>>>>

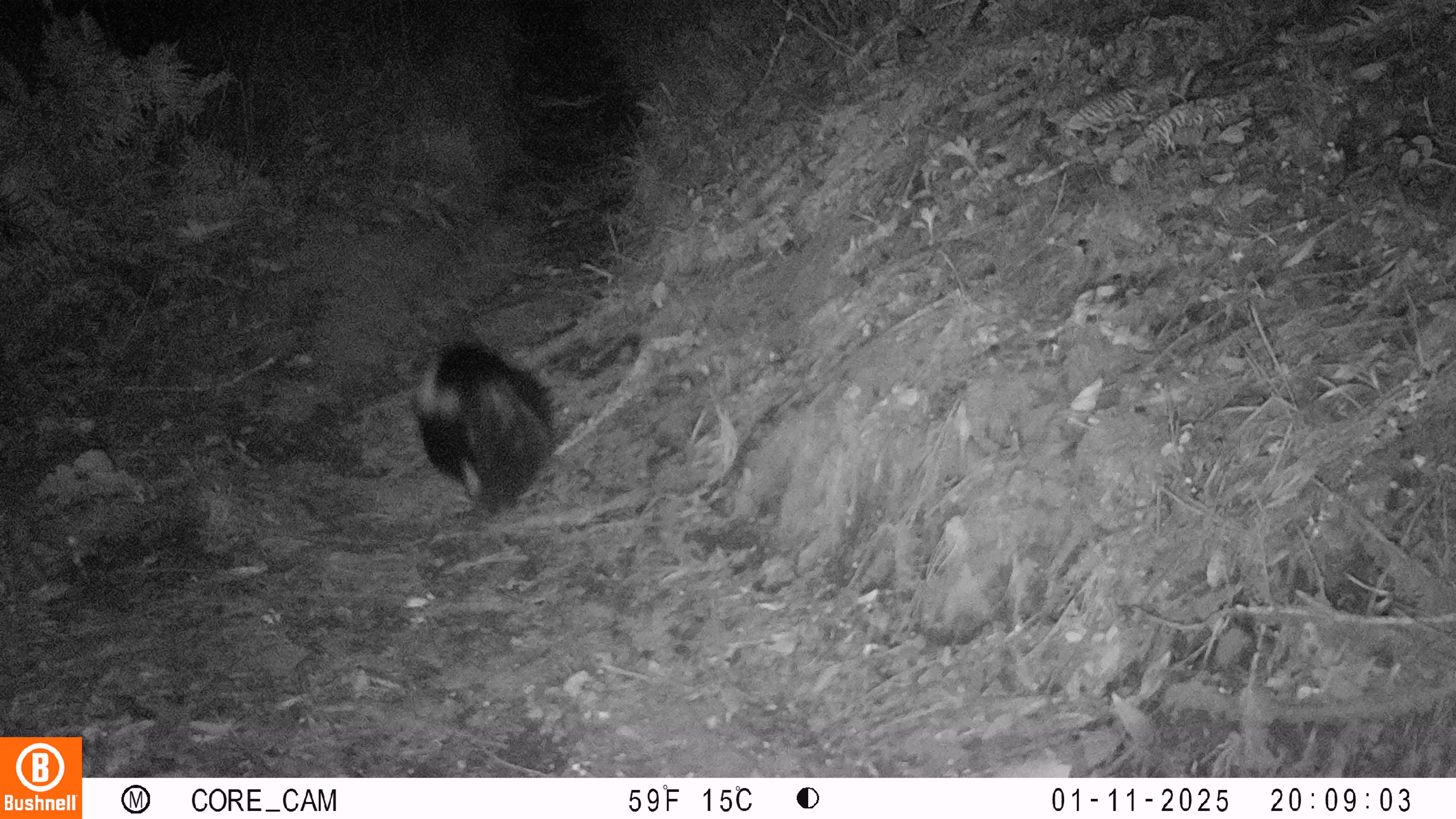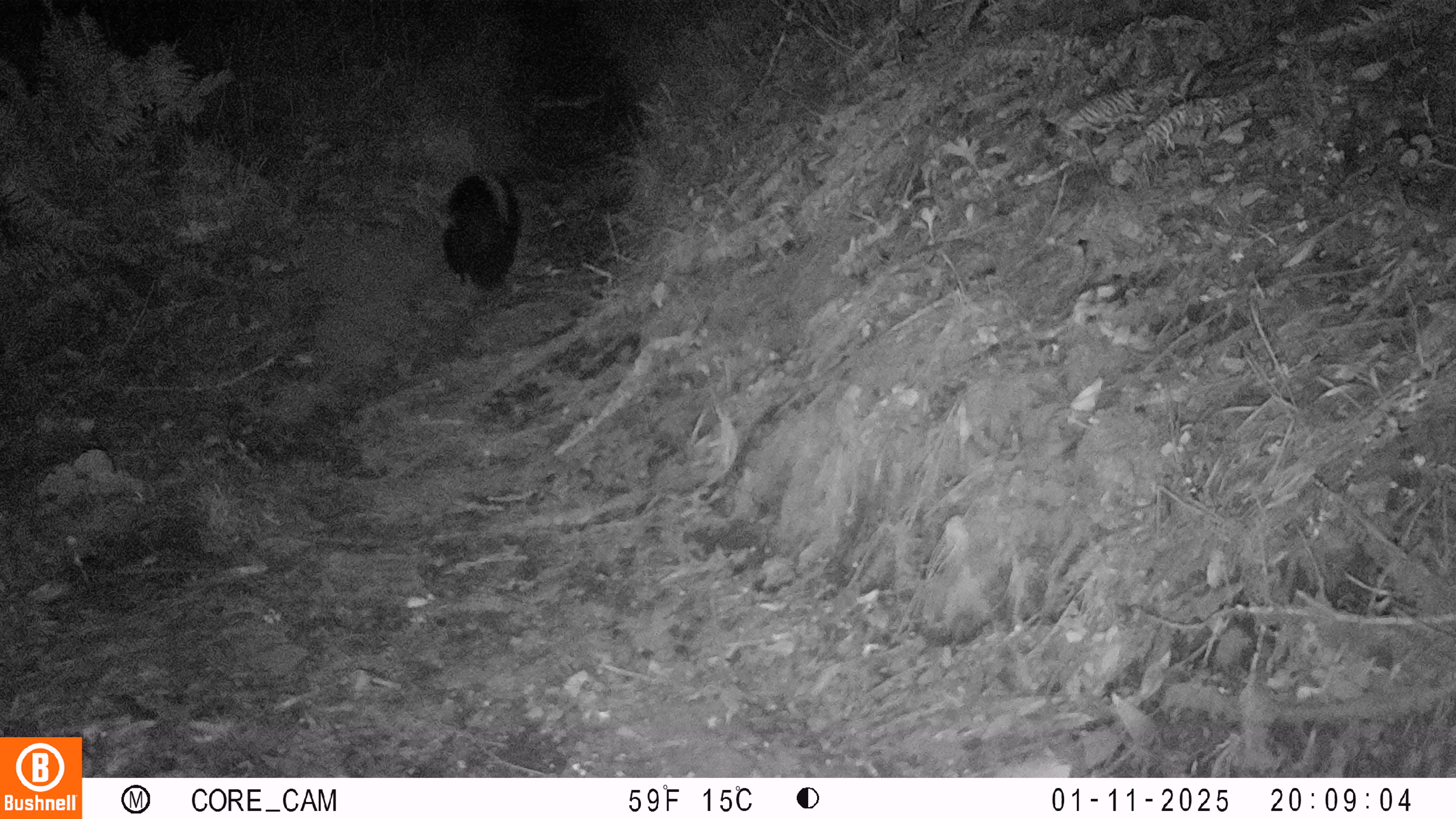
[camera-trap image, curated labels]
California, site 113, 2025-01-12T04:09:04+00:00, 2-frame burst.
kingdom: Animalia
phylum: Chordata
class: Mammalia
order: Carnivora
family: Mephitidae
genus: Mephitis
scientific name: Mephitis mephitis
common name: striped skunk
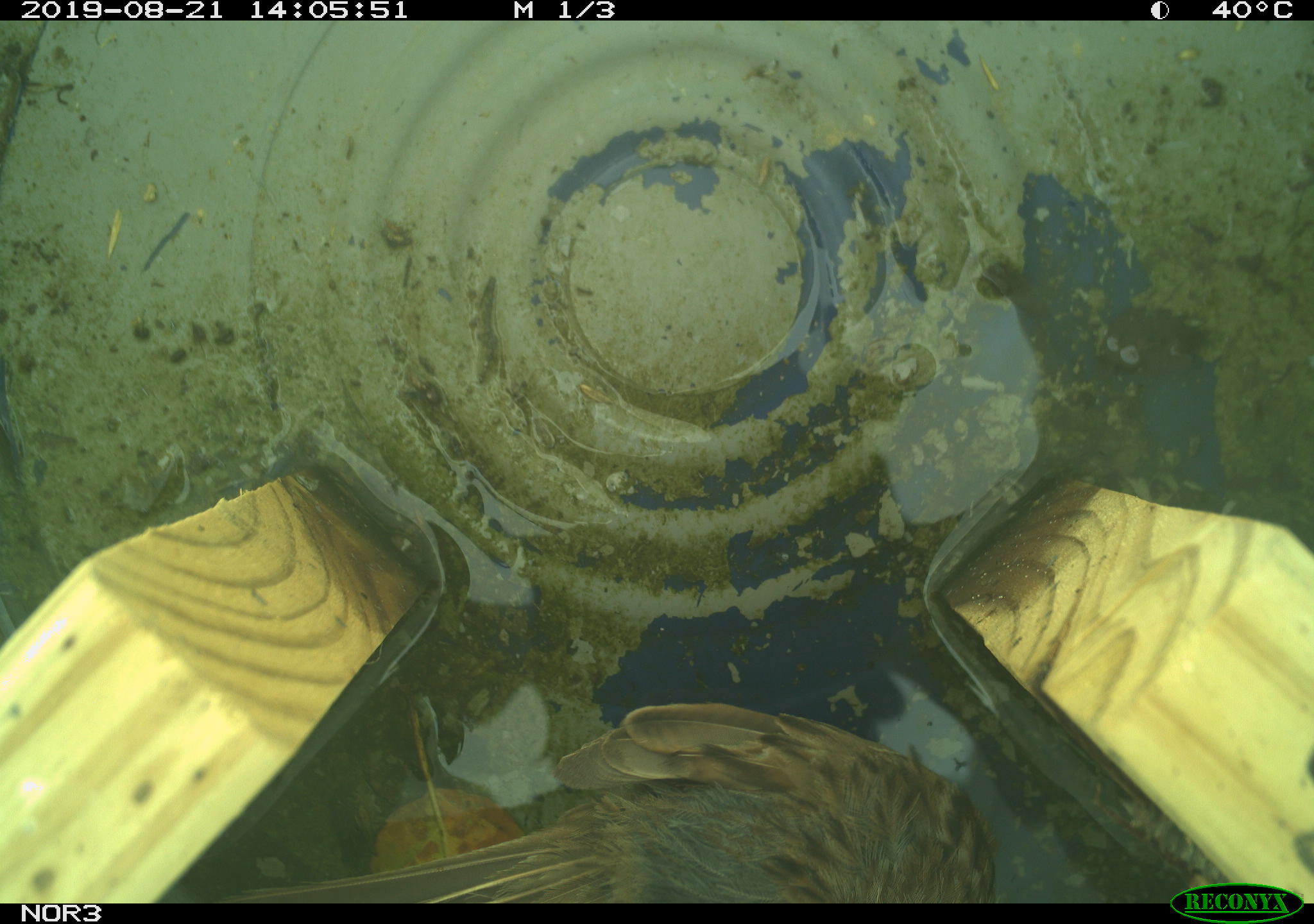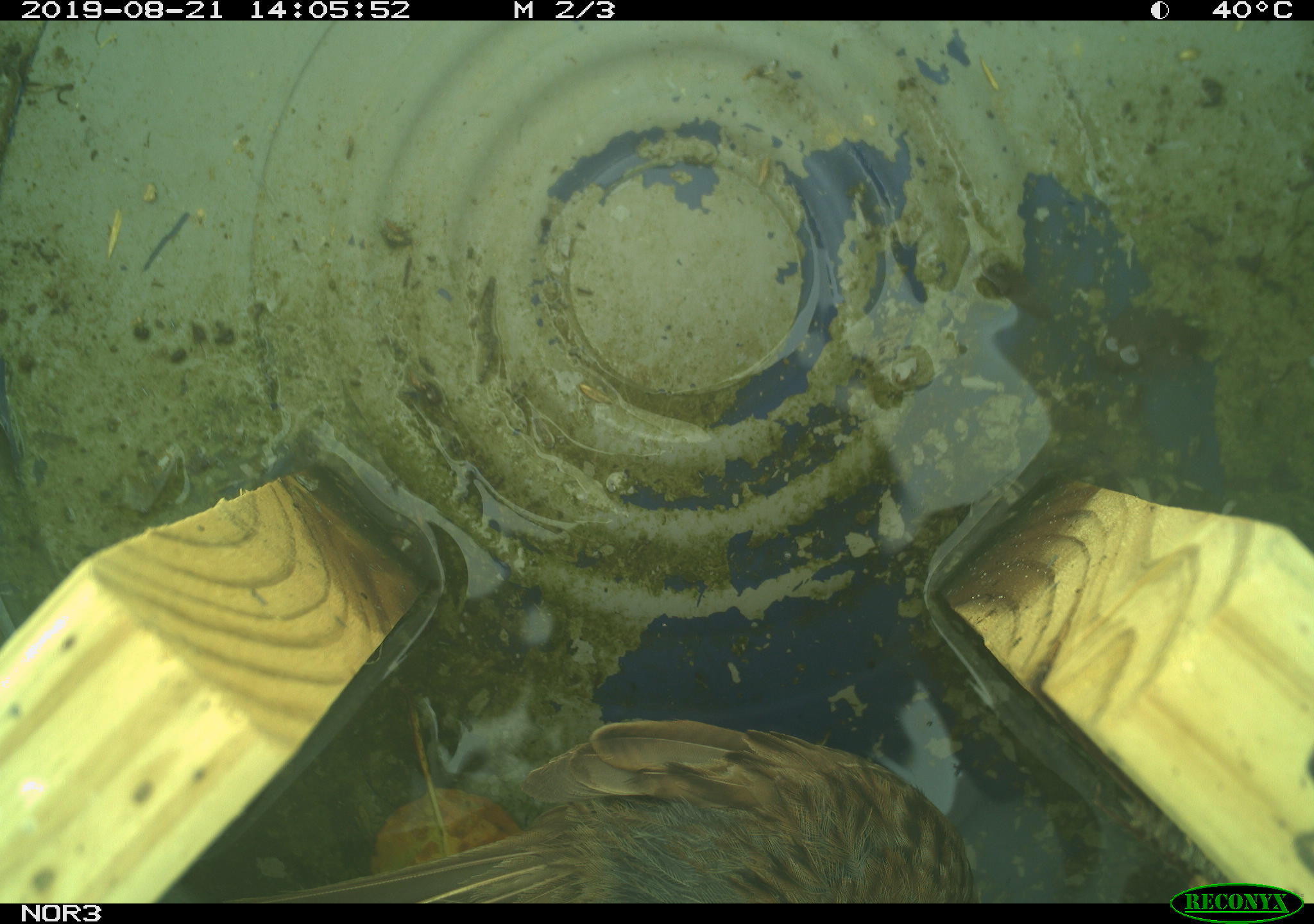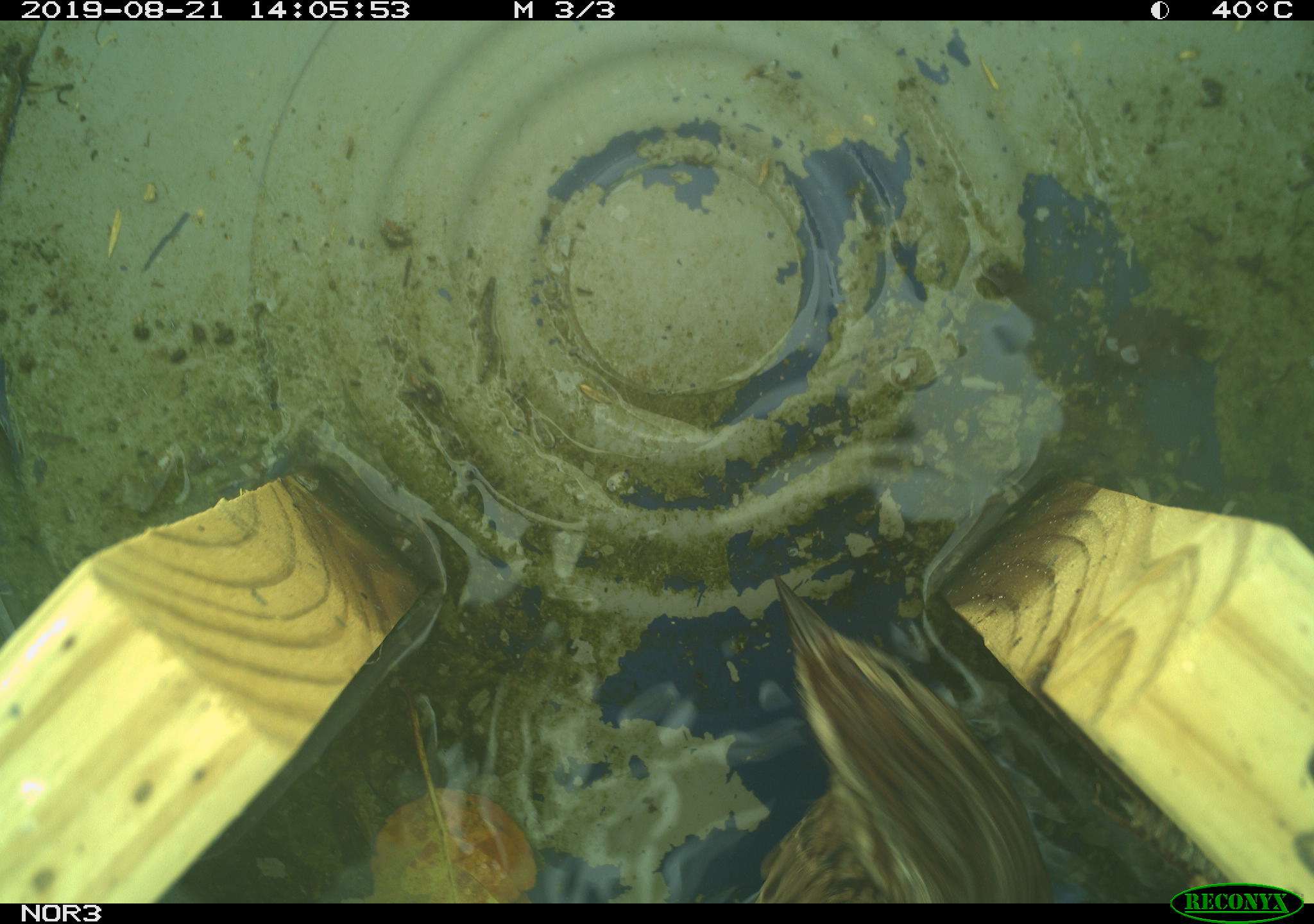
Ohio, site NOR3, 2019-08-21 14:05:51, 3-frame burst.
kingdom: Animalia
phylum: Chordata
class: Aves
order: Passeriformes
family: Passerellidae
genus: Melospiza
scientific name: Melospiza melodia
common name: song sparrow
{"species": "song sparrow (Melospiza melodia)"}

<<<<

Task to carry out: Write out the entries above verbatim; the pictures do not belong in your copy.

Task result:
[camera-trap image, curated labels]
California, site 113, 2025-01-12T04:09:04+00:00, 2-frame burst.
kingdom: Animalia
phylum: Chordata
class: Mammalia
order: Carnivora
family: Mephitidae
genus: Mephitis
scientific name: Mephitis mephitis
common name: striped skunk
Ohio, site NOR3, 2019-08-21 14:05:51, 3-frame burst.
kingdom: Animalia
phylum: Chordata
class: Aves
order: Passeriformes
family: Passerellidae
genus: Melospiza
scientific name: Melospiza melodia
common name: song sparrow
{"species": "song sparrow (Melospiza melodia)"}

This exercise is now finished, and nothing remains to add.